MATERIAL PROVIDED —
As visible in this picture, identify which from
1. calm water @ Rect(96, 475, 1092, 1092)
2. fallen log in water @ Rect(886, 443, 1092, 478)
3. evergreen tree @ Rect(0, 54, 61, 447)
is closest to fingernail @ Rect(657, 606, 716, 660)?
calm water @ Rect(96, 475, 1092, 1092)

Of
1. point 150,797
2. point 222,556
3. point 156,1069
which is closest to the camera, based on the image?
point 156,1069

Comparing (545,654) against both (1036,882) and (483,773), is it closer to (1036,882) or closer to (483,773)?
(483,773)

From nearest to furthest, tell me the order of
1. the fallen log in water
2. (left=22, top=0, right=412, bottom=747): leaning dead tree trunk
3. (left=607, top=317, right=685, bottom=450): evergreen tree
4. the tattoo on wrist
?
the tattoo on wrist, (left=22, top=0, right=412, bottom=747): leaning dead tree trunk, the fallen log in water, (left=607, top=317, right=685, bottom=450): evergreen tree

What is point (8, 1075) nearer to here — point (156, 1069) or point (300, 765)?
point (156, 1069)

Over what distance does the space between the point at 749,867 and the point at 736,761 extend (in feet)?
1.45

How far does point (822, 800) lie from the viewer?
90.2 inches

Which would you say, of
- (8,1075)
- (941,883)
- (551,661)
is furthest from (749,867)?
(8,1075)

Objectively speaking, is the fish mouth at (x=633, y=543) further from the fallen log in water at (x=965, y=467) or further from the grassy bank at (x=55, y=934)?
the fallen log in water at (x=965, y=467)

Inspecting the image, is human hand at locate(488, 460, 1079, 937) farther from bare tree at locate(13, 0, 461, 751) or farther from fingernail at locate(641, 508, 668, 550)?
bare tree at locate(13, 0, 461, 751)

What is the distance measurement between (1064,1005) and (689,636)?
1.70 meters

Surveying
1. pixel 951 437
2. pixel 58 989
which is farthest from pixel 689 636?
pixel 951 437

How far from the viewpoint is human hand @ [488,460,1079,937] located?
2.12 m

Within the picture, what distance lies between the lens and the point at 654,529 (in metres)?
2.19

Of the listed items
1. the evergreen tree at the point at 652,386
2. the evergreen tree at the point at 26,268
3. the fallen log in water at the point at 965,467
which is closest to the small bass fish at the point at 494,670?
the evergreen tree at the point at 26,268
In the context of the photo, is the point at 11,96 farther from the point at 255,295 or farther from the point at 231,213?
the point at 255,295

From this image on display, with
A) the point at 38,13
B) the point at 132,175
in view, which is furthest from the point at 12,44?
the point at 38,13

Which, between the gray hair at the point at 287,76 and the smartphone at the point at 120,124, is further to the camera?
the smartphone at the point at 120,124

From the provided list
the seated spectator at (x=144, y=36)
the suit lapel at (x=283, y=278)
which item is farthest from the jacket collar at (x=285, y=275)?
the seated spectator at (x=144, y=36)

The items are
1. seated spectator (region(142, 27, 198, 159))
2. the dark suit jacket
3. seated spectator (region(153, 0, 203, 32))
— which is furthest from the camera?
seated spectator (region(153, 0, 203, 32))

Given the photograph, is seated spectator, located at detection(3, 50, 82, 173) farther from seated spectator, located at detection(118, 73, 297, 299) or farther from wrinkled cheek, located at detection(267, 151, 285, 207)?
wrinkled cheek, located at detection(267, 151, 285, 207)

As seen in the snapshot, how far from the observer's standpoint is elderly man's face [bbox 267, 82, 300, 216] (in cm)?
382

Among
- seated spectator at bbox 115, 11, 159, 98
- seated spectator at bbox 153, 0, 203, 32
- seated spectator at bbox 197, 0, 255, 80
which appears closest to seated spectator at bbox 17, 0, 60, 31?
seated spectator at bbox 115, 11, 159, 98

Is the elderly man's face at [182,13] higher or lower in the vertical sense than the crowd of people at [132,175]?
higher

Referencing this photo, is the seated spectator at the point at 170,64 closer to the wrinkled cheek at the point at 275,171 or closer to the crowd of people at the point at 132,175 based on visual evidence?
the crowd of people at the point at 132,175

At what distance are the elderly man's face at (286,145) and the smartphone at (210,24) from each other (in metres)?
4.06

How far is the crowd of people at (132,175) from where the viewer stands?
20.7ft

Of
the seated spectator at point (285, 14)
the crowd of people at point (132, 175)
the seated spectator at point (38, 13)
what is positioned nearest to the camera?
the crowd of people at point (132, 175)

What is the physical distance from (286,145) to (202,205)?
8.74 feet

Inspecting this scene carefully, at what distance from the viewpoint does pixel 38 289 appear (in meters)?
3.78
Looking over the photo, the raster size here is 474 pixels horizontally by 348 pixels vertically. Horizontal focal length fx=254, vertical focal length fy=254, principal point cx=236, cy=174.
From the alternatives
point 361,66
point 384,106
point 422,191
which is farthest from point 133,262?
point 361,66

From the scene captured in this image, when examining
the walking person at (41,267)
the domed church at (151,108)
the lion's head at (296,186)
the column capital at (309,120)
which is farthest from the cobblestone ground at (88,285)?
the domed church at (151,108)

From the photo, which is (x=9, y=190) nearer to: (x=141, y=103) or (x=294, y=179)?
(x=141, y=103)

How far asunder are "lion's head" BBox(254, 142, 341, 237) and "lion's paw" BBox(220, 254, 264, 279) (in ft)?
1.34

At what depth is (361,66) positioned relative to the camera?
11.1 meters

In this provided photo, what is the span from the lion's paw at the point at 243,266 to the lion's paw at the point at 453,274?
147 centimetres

WHAT YOU WILL DO —
Copy verbatim the stretch from the line containing "Inspecting the image, is" through the line containing "1.70 meters", and give only those lines.

EXERCISE OUTPUT —
Inspecting the image, is human hand at locate(488, 460, 1079, 937) farther from bare tree at locate(13, 0, 461, 751) or farther from fingernail at locate(641, 508, 668, 550)?
bare tree at locate(13, 0, 461, 751)

What is the distance measurement between (1064,1005) and (689,636)?
1.70 meters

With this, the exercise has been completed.